### Problem requirements
Copy out, exactly as given, every line from the line with "How far is the yellow-green" to the end of the listing, both of those lines included.

** START Available data **

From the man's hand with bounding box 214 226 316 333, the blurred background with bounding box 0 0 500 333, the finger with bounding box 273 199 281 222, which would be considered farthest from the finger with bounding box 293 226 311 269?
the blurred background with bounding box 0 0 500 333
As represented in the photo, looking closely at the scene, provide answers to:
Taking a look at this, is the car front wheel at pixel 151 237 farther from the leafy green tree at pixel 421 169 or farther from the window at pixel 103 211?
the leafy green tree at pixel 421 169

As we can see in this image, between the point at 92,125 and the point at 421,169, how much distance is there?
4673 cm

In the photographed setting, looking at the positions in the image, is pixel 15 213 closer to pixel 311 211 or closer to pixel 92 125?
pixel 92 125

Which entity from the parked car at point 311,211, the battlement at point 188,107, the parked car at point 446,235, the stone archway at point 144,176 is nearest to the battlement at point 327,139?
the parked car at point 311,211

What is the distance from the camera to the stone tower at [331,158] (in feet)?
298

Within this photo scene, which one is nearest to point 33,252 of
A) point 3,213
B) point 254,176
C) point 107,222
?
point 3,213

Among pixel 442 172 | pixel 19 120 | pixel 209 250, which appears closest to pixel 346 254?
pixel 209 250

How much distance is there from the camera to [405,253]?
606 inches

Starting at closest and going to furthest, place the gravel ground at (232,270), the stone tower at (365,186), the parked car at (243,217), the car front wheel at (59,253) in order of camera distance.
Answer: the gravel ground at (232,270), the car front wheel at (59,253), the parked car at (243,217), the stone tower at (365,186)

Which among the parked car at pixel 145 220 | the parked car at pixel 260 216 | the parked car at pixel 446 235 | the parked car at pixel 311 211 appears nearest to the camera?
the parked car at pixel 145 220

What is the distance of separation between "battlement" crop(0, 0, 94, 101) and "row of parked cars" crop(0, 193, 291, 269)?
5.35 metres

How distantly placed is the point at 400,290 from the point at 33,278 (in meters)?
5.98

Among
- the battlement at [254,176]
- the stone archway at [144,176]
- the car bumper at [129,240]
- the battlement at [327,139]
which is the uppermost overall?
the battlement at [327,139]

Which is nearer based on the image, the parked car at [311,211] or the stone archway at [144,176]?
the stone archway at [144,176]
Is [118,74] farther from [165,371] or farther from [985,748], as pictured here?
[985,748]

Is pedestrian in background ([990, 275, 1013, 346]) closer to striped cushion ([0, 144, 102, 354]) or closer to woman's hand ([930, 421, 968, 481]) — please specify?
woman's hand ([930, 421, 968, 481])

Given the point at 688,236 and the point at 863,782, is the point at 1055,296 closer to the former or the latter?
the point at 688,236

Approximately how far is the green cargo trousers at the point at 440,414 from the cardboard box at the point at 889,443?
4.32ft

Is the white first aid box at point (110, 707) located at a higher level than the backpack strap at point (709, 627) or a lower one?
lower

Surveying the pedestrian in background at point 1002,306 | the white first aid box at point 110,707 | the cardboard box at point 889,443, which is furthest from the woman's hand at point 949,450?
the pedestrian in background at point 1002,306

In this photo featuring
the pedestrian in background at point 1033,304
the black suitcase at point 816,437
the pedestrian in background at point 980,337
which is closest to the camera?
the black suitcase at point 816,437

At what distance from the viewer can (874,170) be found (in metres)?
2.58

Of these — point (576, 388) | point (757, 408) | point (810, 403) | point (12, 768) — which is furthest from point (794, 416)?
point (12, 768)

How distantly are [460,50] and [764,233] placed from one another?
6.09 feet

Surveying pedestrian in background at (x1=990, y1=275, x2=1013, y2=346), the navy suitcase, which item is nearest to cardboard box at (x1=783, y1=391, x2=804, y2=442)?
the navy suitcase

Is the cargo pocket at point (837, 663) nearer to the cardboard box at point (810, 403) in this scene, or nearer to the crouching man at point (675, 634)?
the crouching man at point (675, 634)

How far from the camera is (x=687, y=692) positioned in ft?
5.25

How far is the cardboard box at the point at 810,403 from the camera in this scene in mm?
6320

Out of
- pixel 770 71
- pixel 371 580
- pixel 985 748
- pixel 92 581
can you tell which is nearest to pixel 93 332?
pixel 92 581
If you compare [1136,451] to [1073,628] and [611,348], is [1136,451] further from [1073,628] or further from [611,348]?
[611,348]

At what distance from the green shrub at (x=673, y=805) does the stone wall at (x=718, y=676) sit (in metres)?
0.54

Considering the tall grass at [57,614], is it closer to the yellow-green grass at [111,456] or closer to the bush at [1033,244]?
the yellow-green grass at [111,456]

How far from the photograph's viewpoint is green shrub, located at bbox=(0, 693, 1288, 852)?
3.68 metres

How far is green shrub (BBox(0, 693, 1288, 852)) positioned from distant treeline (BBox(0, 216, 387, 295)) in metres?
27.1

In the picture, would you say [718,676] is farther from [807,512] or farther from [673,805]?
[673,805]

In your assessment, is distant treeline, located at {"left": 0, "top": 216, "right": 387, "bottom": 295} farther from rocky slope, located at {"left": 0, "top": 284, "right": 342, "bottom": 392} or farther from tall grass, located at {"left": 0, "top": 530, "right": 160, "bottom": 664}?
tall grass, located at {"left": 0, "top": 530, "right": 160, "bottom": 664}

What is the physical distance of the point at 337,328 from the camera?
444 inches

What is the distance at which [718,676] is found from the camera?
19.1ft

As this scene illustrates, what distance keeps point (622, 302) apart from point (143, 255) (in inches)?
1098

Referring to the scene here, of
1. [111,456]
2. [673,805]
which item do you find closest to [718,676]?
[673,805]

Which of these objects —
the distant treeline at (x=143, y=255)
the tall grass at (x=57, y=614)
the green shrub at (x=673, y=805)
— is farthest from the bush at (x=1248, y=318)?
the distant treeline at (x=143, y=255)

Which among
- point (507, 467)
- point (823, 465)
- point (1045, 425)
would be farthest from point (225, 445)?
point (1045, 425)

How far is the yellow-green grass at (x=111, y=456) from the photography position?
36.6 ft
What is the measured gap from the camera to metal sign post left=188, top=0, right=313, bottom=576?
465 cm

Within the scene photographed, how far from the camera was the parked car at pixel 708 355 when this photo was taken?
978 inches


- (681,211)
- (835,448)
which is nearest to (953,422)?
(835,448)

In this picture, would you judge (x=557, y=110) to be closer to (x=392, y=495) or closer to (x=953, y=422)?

** END Available data **

### Solution
How far is the yellow-green grass at (x=111, y=456) from the photography position?
36.6 ft
What is the measured gap from the camera to metal sign post left=188, top=0, right=313, bottom=576?
465 cm

Within the scene photographed, how far from the camera was the parked car at pixel 708 355 when this photo was taken?
978 inches


- (681,211)
- (835,448)
which is nearest to (953,422)?
(835,448)

In this picture, would you judge (x=557, y=110) to be closer to (x=392, y=495) or closer to (x=953, y=422)?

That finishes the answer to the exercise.